Is the White House Lying or Just Bad at Crisis Communications?
Ordering a cheeseburger with fries while a downed airline smolders may not have been a great decision.
President Obama's decision to stick with his schedule of fundraisers and photo opportunities amid twin foreign policy crises elicited one of the strangest statements you'll ever see from a White House.
"It is rarely a good idea to return to the White House just for show, when the situation can be handled responsibly from the road," said Jennifer Palmieri, the White House communications director. "Abrupt changes to his schedule can have the unintended consequence of unduly alarming the American people or creating a false sense of crisis."
Where do I start?
First, the phrase "just for show" is indicative of the Obama White House conceit that their guy is above politics. The fact is, all presidents do things just for show, because the office is inherently political, and one of the levers of power can be found in the public theater. Think of Abraham Lincoln's split rails, William McKinley's front porch, Theodore Roosevelt's whistle-stops, Franklin Roosevelt's fireside chats—oh, and Barack Obama's entire 2008 campaign, not to mention his "bear-on-the-loose" jaunts with ordinary Americans.
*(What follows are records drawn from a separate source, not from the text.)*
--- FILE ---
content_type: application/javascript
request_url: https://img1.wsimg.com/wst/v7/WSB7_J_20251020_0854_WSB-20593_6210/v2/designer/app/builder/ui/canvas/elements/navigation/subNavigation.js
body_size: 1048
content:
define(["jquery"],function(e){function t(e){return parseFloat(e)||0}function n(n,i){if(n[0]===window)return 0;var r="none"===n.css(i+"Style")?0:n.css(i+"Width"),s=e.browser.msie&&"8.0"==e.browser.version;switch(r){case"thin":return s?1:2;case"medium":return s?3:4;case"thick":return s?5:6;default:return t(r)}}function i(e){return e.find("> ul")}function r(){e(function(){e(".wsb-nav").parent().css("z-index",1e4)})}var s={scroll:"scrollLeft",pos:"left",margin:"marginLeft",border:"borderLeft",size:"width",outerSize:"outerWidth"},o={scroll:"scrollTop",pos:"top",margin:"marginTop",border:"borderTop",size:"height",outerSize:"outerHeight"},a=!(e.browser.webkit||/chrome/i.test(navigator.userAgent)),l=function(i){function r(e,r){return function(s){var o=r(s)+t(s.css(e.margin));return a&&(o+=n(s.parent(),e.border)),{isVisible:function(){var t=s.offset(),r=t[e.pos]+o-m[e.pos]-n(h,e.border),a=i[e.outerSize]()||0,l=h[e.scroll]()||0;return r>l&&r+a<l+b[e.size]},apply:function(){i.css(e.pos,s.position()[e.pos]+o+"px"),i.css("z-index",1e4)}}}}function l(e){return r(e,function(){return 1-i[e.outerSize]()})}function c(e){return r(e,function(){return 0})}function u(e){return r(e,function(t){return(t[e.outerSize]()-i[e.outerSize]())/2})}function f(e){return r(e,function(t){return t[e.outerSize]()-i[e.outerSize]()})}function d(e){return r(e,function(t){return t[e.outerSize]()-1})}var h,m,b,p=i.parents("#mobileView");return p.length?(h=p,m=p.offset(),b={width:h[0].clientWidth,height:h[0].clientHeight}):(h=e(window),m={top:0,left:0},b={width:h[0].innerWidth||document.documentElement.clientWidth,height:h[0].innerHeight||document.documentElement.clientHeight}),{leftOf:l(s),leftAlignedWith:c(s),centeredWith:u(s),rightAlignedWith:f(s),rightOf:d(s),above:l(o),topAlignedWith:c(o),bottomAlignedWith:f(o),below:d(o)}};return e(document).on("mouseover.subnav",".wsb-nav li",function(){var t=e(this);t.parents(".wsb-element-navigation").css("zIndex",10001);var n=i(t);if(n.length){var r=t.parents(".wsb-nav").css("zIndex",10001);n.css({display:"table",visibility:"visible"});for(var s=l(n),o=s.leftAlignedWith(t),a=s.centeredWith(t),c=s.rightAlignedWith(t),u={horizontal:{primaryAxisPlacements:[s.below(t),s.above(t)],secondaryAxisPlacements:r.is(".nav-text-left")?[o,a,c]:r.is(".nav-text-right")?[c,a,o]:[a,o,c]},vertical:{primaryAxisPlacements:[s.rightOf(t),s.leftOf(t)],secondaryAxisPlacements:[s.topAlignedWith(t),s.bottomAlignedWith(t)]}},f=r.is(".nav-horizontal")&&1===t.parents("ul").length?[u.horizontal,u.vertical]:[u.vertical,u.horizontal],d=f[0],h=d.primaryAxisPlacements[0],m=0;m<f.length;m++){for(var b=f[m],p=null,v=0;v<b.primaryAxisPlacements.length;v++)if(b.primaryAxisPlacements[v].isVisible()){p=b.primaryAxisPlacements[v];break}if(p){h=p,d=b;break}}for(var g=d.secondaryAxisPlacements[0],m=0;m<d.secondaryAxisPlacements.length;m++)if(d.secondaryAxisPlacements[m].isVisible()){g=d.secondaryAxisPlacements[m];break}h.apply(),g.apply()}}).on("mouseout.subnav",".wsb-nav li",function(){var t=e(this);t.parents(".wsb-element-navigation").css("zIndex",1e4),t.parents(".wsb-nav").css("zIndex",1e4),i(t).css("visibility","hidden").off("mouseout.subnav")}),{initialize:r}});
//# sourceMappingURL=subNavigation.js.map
The hypocrisy is staggering. How is playing pool and drinking beer with the governor of Colorado not "just for show"? Obama and his team consistently respond to criticism by dismissing the media's focus on "optics," even as they craft and control the president's image more aggressively than perhaps any previous White House.
Second, while Palmieri is correct that gutting a presidential schedule is rarely a good idea, there are times when it is. You could make an argument that Thursday was one such time, when the Gaza Strip erupted with violence and Russian President Vladimir Putin's allies shot a passenger plane from the sky. A president can bring calm and clarity to a confusing situation, or he can add to public anxiety.
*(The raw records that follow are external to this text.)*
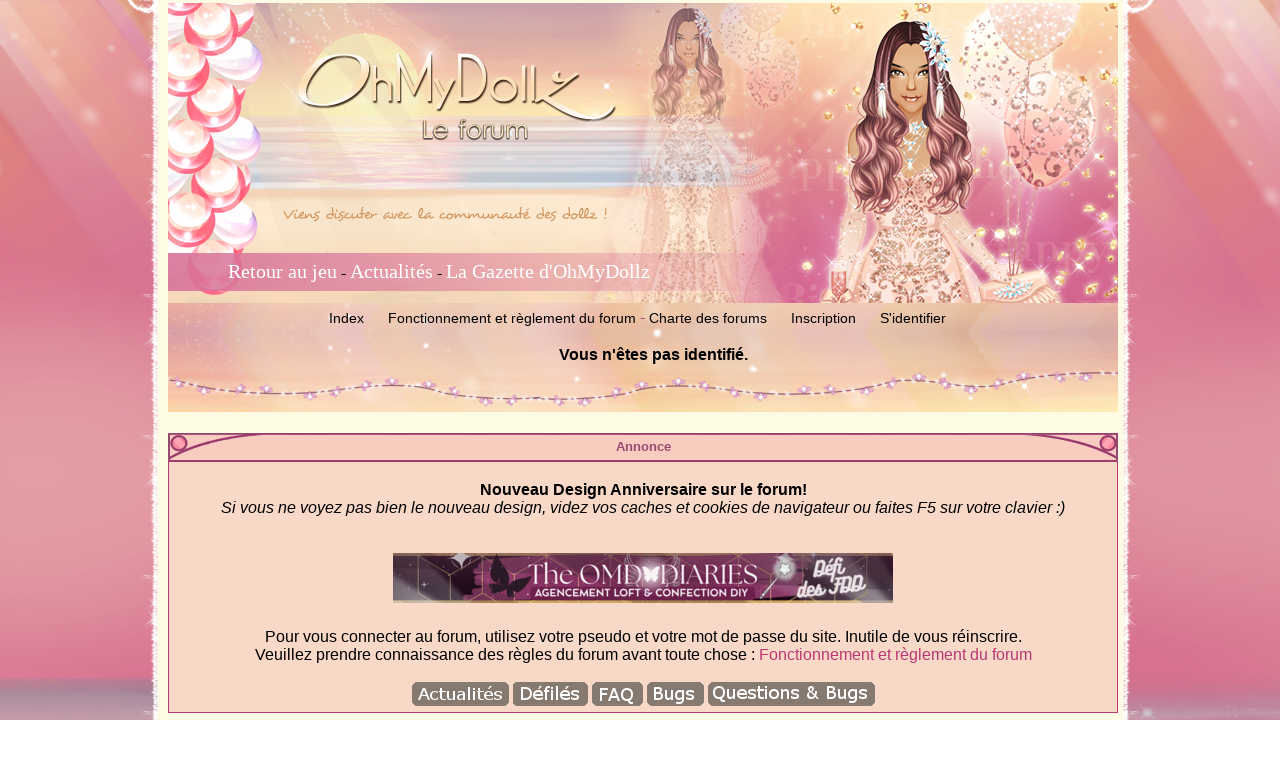

--- FILE ---
content_type: text/html
request_url: https://www.ohmydollz.com/forum/viewtopic.php?pid=2902621
body_size: 2064
content:
<!DOCTYPE html PUBLIC "-//W3C//DTD XHTML 1.0 Strict//EN" "http://www.w3.org/TR/xhtml1/DTD/xhtml1-strict.dtd">

<html dir="ltr">
<head>
<meta http-equiv="Content-Type" content="text/html; charset=iso-8859-1" />
<meta name="ROBOTS" content="NOINDEX, FOLLOW" />
<title>Forum de OhMyDollz / Info</title>
<link rel="stylesheet" type="text/css" href="style/dollz.css" />

<!-- <script type="text/javascript" src="../js/neige.js"></script>
 -->
</head>
<body>
<!--
<div style="position:absolute; z-index:10000; width:100%; height:24px; left:0px; top:-3px; overflow:hidden; "  name="networktable">
<iframe src="http://bar.ohmydollz.com/bar.php?lang=fr" height="24" frameborder="0" width="100%" scrolling="no"></iframe>
</div>
-->

<center>


<div id="contenu">

	<div id="head_forum">
		<div id="head_links">
			<a href="../">Retour au jeu</a> - 
			<a href="../?p=news">Actualités</a> - 
			<a href="../?p=gazette">La Gazette d'OhMyDollz</a>
			<!-- - <a href="#" onclick="window.open('../chat.php', 'chat', 'width=770, height=550, scrollbars=0'); return false;">Dollz tchat</a>-->
		</div>

	</div>
	<div id="punwrap">
	<div id="punviewtopic" class="pun">
	
	<div id="brdheader" class="block">
		<div style="margin:0px;">
			<div id="brdmenu" class="inbox">
			<ul style="height:23px">
				<li id="navindex"><a href="index.php">Index</a></li>
				<li id="navextra1"><a href="https://www.ohmydollz.com/forum/viewtopic.php?id=42992">Fonctionnement et règlement du forum</a> - <a href="https://www.ohmydollz.com/charte.html" target="_blank">Charte des forums</a></li>
				<li id="navregister"><a href="register.php">Inscription</a></li>
				<li id="navlogin"><a href="login.php">S'identifier</a></li>
			</ul>
		</div>
			<div id="brdwelcome" class="inbox">
			<p>Vous n'êtes pas identifié.</p>
		</div>
		</div>
	</div>
	
	<div id="announce" class="block">
	<h2><span>Annonce</span></h2>
	<div class="box">
		<div class="inbox">
			<div><br>
<b>Nouveau Design Anniversaire sur le forum!</b><br>
<i>Si vous ne voyez pas bien le nouveau design, videz vos caches et cookies de navigateur ou faites F5 sur votre clavier :)</i>
<br>
<br><br>
<a href="https://www.ohmydollz.com/forum/viewforum.php?id=95"><img src="https://i.postimg.cc/NfJMLFSs/USERBAR-DIARIES-GENERAL.png"></a>
<br>
<br><p><p>Pour vous connecter au forum, utilisez votre pseudo et votre mot de passe du site. Inutile de vous réinscrire.<br>
Veuillez prendre connaissance des règles du forum avant toute chose : <a href="https://www.ohmydollz.com/forum/viewtopic.php?id=42992">Fonctionnement et règlement du forum</a><br>
<br>
<a href="https://www.ohmydollz.com/forum/index.php#actus"><img src="https://www.ohmydollz.com/forum/style/boutons/Actus.png"></img></a> <a href="https://www.ohmydollz.com/forum/index.php#defiles"><img src="https://www.ohmydollz.com/forum/style/boutons/D%C3%A9fil%C3%A9s.png"></img></a> <a href="https://www.ohmydollz.com/forum/viewforum.php?id=94"><img src="https://www.ohmydollz.com/forum/style/boutons/FAQ.png"></img></a> <a href="https://www.ohmydollz.com/forum/viewforum.php?id=5"><img src="https://www.ohmydollz.com/forum/style/boutons/Bugs.png"></img></a> <a href="https://www.ohmydollz.com/forum/index.php#aides"><img src="https://www.ohmydollz.com/forum/style/boutons/Questions_bugs.png"></img></a></div>
		</div>
	</div>
</div>

<!--
<div  style='width:728px; height:90px; padding-bottom:10px;'>
<iframe src="http://ohmydollz.com/ads/728.php" frameborder="0" width="728" height="90" scrolling="no"></iframe>
</div>
	-->
<!-- END OF TAG FOR head SECTION -->
    
    
	<div id="msg" class="block">
	<h2><span>Info</span></h2>
	<div class="box">
		<div class="inbox">
		<p>Erreur. Le lien que vous avez suivi est incorrect ou périmé.</p>
		<p><a href="javascript: history.go(-1)">Retour</a></p>
		</div>
	</div>
</div>
&nbsp;
    
    <br clear="all">

<br clear="all">

<div id="brdfooter" class="block">
	<h2><span>Pied de page des forums</span></h2>
	<div id="footer_box">
			<p class="conr">Powered by <a href="http://www.punbb.org/">PunBB</a><br />&copy; Copyright 2002&#8211;2005 Rickard Andersson</p>
			<div class="clearer"></div>
		</div>
</div>
	
	</div>
	</div>
</div>
</center>
<!--
<script type="text/javascript">
  var _gaq = _gaq || [];
  _gaq.push(['_setAccount', 'UA-615034-5']);
  _gaq.push(['_trackPageview']);
  (function() {
    var ga = document.createElement('script'); ga.type = 'text/javascript'; ga.async = true;
    ga.src = ('https:' == document.location.protocol ? 'https://ssl' : 'http://www') + '.google-analytics.com/ga.js';
    var s = document.getElementsByTagName('script')[0]; s.parentNode.insertBefore(ga, s);
  })();
</script>
-->
<script>
  (function(i,s,o,g,r,a,m){i['GoogleAnalyticsObject']=r;i[r]=i[r]||function(){
  (i[r].q=i[r].q||[]).push(arguments)},i[r].l=1*new Date();a=s.createElement(o),
  m=s.getElementsByTagName(o)[0];a.async=1;a.src=g;m.parentNode.insertBefore(a,m)
  })(window,document,'script','https://www.google-analytics.com/analytics.js','ga');

  ga('create', 'UA-64424748-6', 'auto');
  ga('send', 'pageview');
</script>

</body>
</html>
About the time a Russian news agency reported 23 Americans were aboard the downed liner—a report that was responsibly attributed and distributed by U.S. news agencies—Obama was ordering lunch with a single mother at the Charcoal Pit in Delaware.
Mr. President, you better get those burgers and shakes to go. https://t.co/S0lBSJjeOu #MH17 #Ukraine #PhotoOops
— Ron Fournier (@ron_fournier) July 17, 2014
That tweet was based on my knowledge of how a White House works in crisis. It happens: Harrowing news pierces the security bubble, and a presidential aide tells the president, "I think we should go, sir." Let's figure out what's happening, and make sure we're not the part of an embarrassing split screen on cable TV.
The Russian report was wrong, which isn't a surprise, and which doesn't substantially alter the urgency of the moment: Let's go, sir. Later on Thursday, I confirmed with a White House official that there was a discussion among presidential aides in Delaware about the poor timing of the restaurant stop.
The third problem with Palmieri's quote is the most obvious—"unduly alarming the American people or creating a false sense of crisis."
Unduly alarming? False sense of crisis? A ground war in the Middle East and raining bodies over Ukraine are cause for alarm. These was no false crisis—no more than the string of second-term controversies that have undermined Obama's credibility are "false scandals."
This points to the fundamental problem with Obama's communications ethos: He and his advisers are so certain about their moral and political standing that they believe it's enough to make a declaration. If we say it, the public should believe it.
That's not how it works. A president must earn the public's trust. He must teach and persuade; speak clearly, and follow word with action; show empathy toward his rivals, and acknowledge the merits of a critique. A successful president pays careful attention to how his image is projected both to U.S. voters and to the people of the world. He knows that to be strong, a leader must look strong. Image matters, especially in an era so dominated by them.
In the story that quoted Palmieri, New York Times journalist Michael D. Shear reported that White House aides "gave no consideration to abandoning the president's long-planned schedule" on Thursday. No consideration, really? Is this White House so stubborn and out of touch that presidential advisers didn't even considertweaking his schedule? Unless the White House lied to Shear, the answer is yes.